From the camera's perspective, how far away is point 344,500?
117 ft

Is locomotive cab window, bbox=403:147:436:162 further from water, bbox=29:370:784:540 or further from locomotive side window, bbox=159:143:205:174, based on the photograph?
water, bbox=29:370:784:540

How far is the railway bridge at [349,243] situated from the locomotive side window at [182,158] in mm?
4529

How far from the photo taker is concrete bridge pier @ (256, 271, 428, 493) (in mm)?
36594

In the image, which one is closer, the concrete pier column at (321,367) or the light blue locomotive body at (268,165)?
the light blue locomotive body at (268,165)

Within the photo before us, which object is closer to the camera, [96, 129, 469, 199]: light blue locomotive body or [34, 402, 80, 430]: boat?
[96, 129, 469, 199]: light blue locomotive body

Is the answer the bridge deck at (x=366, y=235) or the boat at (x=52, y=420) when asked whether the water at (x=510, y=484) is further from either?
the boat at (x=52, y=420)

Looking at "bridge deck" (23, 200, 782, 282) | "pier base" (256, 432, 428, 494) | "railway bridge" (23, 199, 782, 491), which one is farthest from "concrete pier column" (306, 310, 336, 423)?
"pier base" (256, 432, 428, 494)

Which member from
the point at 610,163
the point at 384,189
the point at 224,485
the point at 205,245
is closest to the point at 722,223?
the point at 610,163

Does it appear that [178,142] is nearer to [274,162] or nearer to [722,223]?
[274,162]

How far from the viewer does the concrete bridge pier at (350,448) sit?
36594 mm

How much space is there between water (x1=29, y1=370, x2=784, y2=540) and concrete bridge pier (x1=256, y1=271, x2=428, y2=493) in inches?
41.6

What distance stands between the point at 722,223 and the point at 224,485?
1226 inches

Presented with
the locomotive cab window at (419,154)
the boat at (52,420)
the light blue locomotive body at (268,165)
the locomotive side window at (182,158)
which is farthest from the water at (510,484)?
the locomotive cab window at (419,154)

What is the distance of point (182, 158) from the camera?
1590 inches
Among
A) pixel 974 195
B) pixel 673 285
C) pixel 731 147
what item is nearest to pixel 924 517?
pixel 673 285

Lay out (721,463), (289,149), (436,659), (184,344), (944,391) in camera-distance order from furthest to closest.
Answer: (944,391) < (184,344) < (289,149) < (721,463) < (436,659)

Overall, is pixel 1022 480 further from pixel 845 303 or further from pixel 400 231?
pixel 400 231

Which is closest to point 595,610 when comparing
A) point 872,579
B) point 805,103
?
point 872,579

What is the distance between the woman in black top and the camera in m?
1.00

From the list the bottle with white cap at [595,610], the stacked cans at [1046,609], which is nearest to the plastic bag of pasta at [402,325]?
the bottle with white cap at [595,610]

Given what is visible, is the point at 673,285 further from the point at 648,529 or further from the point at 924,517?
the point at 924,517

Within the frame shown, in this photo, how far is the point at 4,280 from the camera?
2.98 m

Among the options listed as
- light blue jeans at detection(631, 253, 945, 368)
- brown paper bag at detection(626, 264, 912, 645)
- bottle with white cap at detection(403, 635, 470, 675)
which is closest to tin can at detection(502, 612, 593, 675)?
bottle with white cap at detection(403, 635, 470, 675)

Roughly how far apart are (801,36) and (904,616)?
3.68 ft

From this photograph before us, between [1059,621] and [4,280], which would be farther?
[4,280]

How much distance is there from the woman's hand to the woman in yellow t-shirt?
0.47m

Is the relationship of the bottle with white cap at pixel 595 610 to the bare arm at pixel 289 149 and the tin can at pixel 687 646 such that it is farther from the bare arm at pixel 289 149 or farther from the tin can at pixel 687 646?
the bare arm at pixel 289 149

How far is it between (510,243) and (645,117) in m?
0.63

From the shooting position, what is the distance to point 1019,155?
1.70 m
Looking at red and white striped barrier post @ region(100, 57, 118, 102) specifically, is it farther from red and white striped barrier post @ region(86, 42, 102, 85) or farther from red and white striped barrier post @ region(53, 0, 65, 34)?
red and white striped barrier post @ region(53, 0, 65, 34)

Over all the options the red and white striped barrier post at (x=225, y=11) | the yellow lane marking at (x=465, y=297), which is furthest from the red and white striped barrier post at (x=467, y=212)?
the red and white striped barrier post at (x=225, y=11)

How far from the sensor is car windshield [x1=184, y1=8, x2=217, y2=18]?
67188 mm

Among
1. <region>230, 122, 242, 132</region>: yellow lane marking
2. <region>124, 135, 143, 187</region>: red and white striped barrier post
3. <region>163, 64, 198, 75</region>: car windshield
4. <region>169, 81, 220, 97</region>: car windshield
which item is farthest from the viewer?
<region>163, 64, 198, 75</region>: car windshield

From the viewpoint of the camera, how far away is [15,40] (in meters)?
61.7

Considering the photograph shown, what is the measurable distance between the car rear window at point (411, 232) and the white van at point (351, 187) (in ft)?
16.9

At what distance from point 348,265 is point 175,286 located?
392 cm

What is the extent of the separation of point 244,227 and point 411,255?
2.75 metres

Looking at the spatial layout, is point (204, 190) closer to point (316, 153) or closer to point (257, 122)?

· · · · ·

What to work on:
Please write out all of the rows above word for word, with no changes.

Answer to the problem:
From the camera's perspective, how far away is point 344,500?
117 ft

Is locomotive cab window, bbox=403:147:436:162 further from water, bbox=29:370:784:540 or further from locomotive side window, bbox=159:143:205:174, based on the photograph?
water, bbox=29:370:784:540

How far is the railway bridge at [349,243] situated from the locomotive side window at [182,158] in mm?
4529

How far from the photo taker is concrete bridge pier @ (256, 271, 428, 493) (in mm)?
36594

In the image, which one is closer, the concrete pier column at (321,367) or the light blue locomotive body at (268,165)?
the light blue locomotive body at (268,165)

Within the photo before us, which object is closer to the camera, [96, 129, 469, 199]: light blue locomotive body or [34, 402, 80, 430]: boat?
[96, 129, 469, 199]: light blue locomotive body

Is the answer the bridge deck at (x=366, y=235) or the boat at (x=52, y=420) when asked whether the water at (x=510, y=484) is further from either?
the boat at (x=52, y=420)

Looking at "bridge deck" (23, 200, 782, 282) | "pier base" (256, 432, 428, 494) | "railway bridge" (23, 199, 782, 491), which one is farthest from "concrete pier column" (306, 310, 336, 423)?
"pier base" (256, 432, 428, 494)

Which member from
the point at 610,163
the point at 384,189
the point at 224,485
the point at 205,245
is closest to the point at 722,223?
the point at 610,163

Does it appear that [178,142] is nearer to [274,162] or nearer to [722,223]?
[274,162]

How far from the viewer does the concrete bridge pier at (350,448) sit?
36594 mm

How much space is there between water (x1=29, y1=370, x2=784, y2=540) and concrete bridge pier (x1=256, y1=271, x2=428, y2=493) in inches?
41.6

What distance stands between the point at 722,223 and the point at 224,485?
1226 inches

Presented with
the locomotive cab window at (419,154)
the boat at (52,420)
the light blue locomotive body at (268,165)
the locomotive side window at (182,158)
which is farthest from the water at (510,484)?
the locomotive cab window at (419,154)

What is the distance of point (182, 158) from the camera?
1590 inches
Among
A) pixel 974 195
B) pixel 673 285
C) pixel 731 147
what item is nearest to pixel 924 517?
pixel 673 285

Lay out (721,463), (289,149), (436,659), (184,344), (944,391) in camera-distance order from furthest to closest.
Answer: (944,391) < (184,344) < (289,149) < (721,463) < (436,659)

Overall, is pixel 1022 480 further from pixel 845 303 or further from pixel 400 231?
pixel 400 231

Which is closest to point 595,610 when comparing
A) point 872,579
B) point 805,103
?
point 872,579

What is the distance between the woman in black top and the camera in m?
1.00

From the list the bottle with white cap at [595,610], the stacked cans at [1046,609], which is nearest to the plastic bag of pasta at [402,325]?
the bottle with white cap at [595,610]

Given what is visible, is the point at 673,285 further from the point at 648,529 or further from the point at 924,517?
the point at 924,517

Within the frame shown, in this photo, how far is the point at 4,280 from the camera?
2.98 m

Among the options listed as
- light blue jeans at detection(631, 253, 945, 368)
- brown paper bag at detection(626, 264, 912, 645)
- bottle with white cap at detection(403, 635, 470, 675)
which is closest to tin can at detection(502, 612, 593, 675)?
bottle with white cap at detection(403, 635, 470, 675)

Roughly how far apart are (801,36) and (904,616)?
3.68 ft

From this photograph before us, between [1059,621] and [4,280], which would be farther?
[4,280]

How much distance is there from the woman's hand to the woman in yellow t-shirt?
0.47m

Is the relationship of the bottle with white cap at pixel 595 610 to the bare arm at pixel 289 149 and the tin can at pixel 687 646 such that it is farther from the bare arm at pixel 289 149 or farther from the tin can at pixel 687 646?
the bare arm at pixel 289 149

How far is it between (510,243) and (645,117) in m?
0.63

From the shooting position, what is the distance to point 1019,155?
1.70 m
Looking at red and white striped barrier post @ region(100, 57, 118, 102) specifically, is it farther from red and white striped barrier post @ region(86, 42, 102, 85) or farther from red and white striped barrier post @ region(53, 0, 65, 34)?
red and white striped barrier post @ region(53, 0, 65, 34)

Over all the options the red and white striped barrier post at (x=225, y=11) | the yellow lane marking at (x=465, y=297), which is furthest from the red and white striped barrier post at (x=467, y=212)?
the red and white striped barrier post at (x=225, y=11)

How far from the sensor is car windshield [x1=184, y1=8, x2=217, y2=18]?
67188 mm

Among
1. <region>230, 122, 242, 132</region>: yellow lane marking
2. <region>124, 135, 143, 187</region>: red and white striped barrier post
3. <region>163, 64, 198, 75</region>: car windshield
4. <region>169, 81, 220, 97</region>: car windshield
which item is farthest from the viewer?
<region>163, 64, 198, 75</region>: car windshield

From the viewpoint of the camera, how far away is [15,40] (in meters)?
61.7

Considering the photograph shown, what is the measurable distance between the car rear window at point (411, 232) and the white van at point (351, 187) (in ft)?
16.9

At what distance from point 348,265 is point 175,286 located?
392 cm

What is the extent of the separation of point 244,227 and point 411,255?
2.75 metres

Looking at the spatial layout, is point (204, 190) closer to point (316, 153) or closer to point (257, 122)?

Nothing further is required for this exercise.